8 Mart 1857 tarihinde ABDnin New York kentinde 40.000 dokuma işçisi daha iyi çalışma koşulları istemiyle bir tekstil fabrikasında greve başladı. Ancak polisin işçilere saldırması ve işçilerin fabrikaya kilitlenmesi, arkasından da çıkan yangında işçilerin fabrika önünde kurulan barikatlardan kaçamaması sonucunda çoğu kadın 129 işçi can verdi. İşçilerin cenaze törenine 100 bini aşkın kişi katıldı.

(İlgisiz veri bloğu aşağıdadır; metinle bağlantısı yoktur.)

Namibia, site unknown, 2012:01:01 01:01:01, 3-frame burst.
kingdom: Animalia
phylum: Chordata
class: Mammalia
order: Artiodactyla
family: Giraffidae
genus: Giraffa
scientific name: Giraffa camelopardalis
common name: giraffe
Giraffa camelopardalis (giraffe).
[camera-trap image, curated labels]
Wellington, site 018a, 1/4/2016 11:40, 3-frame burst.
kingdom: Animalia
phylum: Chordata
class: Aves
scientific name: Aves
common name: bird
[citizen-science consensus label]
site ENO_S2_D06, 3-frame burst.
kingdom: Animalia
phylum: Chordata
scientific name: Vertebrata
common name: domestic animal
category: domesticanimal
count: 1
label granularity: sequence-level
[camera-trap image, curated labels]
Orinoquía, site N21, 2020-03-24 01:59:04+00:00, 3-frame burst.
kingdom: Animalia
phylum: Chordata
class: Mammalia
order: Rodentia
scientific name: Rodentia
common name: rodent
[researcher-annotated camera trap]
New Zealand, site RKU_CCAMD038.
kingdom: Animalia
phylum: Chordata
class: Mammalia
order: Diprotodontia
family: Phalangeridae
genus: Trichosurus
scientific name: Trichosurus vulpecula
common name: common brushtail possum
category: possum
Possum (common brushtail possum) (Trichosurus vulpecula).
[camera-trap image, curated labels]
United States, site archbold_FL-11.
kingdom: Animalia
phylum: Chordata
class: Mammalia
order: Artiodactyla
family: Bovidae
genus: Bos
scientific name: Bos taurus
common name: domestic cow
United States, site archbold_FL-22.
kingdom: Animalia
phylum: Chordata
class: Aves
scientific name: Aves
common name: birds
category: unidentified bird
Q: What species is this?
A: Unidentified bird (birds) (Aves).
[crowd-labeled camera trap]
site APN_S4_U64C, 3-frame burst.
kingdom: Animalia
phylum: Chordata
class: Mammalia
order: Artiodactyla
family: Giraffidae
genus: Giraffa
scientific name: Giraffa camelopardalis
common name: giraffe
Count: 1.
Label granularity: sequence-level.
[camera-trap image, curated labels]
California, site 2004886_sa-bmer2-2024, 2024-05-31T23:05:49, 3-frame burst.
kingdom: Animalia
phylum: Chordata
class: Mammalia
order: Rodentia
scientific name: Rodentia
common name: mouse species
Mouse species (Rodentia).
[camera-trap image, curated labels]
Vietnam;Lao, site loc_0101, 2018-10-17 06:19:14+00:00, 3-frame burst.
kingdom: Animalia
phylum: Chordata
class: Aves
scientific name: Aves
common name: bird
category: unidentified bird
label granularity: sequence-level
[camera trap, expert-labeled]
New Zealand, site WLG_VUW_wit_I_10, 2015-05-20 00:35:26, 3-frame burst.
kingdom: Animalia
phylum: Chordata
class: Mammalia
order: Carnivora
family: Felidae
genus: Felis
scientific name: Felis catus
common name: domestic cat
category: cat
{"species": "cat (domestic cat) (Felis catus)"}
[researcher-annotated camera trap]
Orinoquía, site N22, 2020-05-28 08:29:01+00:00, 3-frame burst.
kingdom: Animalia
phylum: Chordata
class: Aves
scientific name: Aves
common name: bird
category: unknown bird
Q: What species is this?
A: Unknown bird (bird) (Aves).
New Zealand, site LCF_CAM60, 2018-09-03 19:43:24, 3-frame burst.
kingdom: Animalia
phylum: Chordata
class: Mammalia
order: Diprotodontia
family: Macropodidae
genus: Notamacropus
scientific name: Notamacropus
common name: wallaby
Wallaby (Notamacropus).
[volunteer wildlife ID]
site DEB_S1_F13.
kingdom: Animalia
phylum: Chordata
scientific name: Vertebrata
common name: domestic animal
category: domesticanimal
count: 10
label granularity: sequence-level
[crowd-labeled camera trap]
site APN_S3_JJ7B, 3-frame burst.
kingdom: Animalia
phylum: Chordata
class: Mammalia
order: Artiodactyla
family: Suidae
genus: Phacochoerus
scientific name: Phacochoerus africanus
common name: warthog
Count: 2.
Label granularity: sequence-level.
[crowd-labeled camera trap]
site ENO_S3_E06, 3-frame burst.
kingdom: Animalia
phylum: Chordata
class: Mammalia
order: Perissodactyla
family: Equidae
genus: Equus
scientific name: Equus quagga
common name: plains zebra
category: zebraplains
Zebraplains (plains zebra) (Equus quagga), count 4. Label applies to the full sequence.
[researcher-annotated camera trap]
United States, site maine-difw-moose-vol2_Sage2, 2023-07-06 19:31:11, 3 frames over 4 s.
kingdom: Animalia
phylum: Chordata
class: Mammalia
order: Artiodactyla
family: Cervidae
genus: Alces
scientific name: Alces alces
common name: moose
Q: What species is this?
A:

26 – 27 Ağustos 1910 tarihnde Danimarkanın Kopenhag kentinde 2. Enternasyonale bağlı kadınlar toplantısında (Uluslararası Sosyalist Kadınlar Konferansı) Almanya Sosyal Demokrat Partisi önderlerinden Clara Zetkin, 8 Mart 1857 tarihindeki tekstil fabrikası yangınında ölen kadın işçiler anısına 8 Martın Dünya Kadınlar Günü olarak kutlanması önerisini getirdi ve öneri oybirliğiyle kabul edildi. Türkiye'de 1921 tarihinde 8 Mart Dünya Emekçi Kadınlar Günü olarak kutlanmaya başlandı.
İş hayatında iyi birer çalışan, evde iyi birer eş, çocuklara karşı iyi birer anne olmak için elimizden geleni yapıyoruz. Söke söke aldığımız eşit şartları sonuna kadar kullanıp üstüne üstelik başlı başına bir iş olan “kadın olmak” görevlerimizi yerine getiriyoruz. Yapacaklarımızın ardı arkası kesilmiyor, tüm bunlara güzel, bakımlı, fit olmak gibi meziyetleri de ekliyoruz. Yani git gide işimiz zorlaşıyor. Her şeye yetişmeye çalışan, mükemmel olmaya çalışan kadın rolüne bürünüp, akıp giden zamana, kırışıklıklarımıza meydan okumaya çalışıyoruz.
Bu mükemmel kadın olma yarışında kadın olarak beklentilerimiz de var... İster kentli olalım ister kırsal, ister ev hanımı, ister çalışan; “Kadınlar ne ister?” sorusunun cevabı her kadın için aynı. Kadınlar ne ister?; saygı, sevgi, konuşmak, eşitlik, ayakları yere sağlam bassın, sevdiği erkek tarafından ayakları yerden kesilsin, öğrenmek, tabuları yıkmak, eşitlik, beğenmek, beğenilmek, şiddet görmesin, çalışmak, emeğinin karşılığını almak, kadınlığını doyasıya yaşamak ve söz sahibi olmak ister... En önemlisi ise tüm bunları istemek zorunda olmadığı bir dünyada yaşamak ister. Hayatında ki insanları idare etmek zorunda kalan eşini çocuklarını eşinin ailesini iş yerinde arkadaşlarını mahallede komşularını v.s hep herkese yetişme hep herkesi idare etmek durumunda olan kadınlar...
En narininin bile içinde savaşçı bir ruh taşıyan gücünü bileklerinden değil yüreklerinden alan özel varlıklar kadınlar Hani şu saygıyı hak eden ama yılda bir gün ,hatırlanan kadınlar yılda bir gün değil ömür boyudur . Her türlü şiddet, baskı, cinsiyet ayırımı, cinsel sömürü, gerici ideoloji ve kültür, ve birçok etkenden kurtulmak ve kadın üzerindeki her türlü baskıdan uzak bir toplum yaratmalıyız. Emekçi sınıfında yer alan kadınlarımız başta olmak üzere Ev, çocuk ve kocanın hizmetinde görülüp kısır bir döngüde tutulan kadının kendi hakkını savunan, özgür bir ortamda yaşam süren , mücadele eden ve tüm sosyal haklardan yararlanma hakkına sahip olması lazım. Tüm kadınlarımızın şiddetin her türünden uzak bir şekilde, hayatın her alanında eşit, özgür ve demokratik bir yaşam sürmesini sadece 8 Mart ile sınırlı olmamalıdır. Kadına şiddet son bulmalıdır artık. Kadının hakkı ödenmez. Kadın olmanın git gide zorlaştığı bu devirde Dünya Emekçi Kadınlar gününüz kutlu olsun.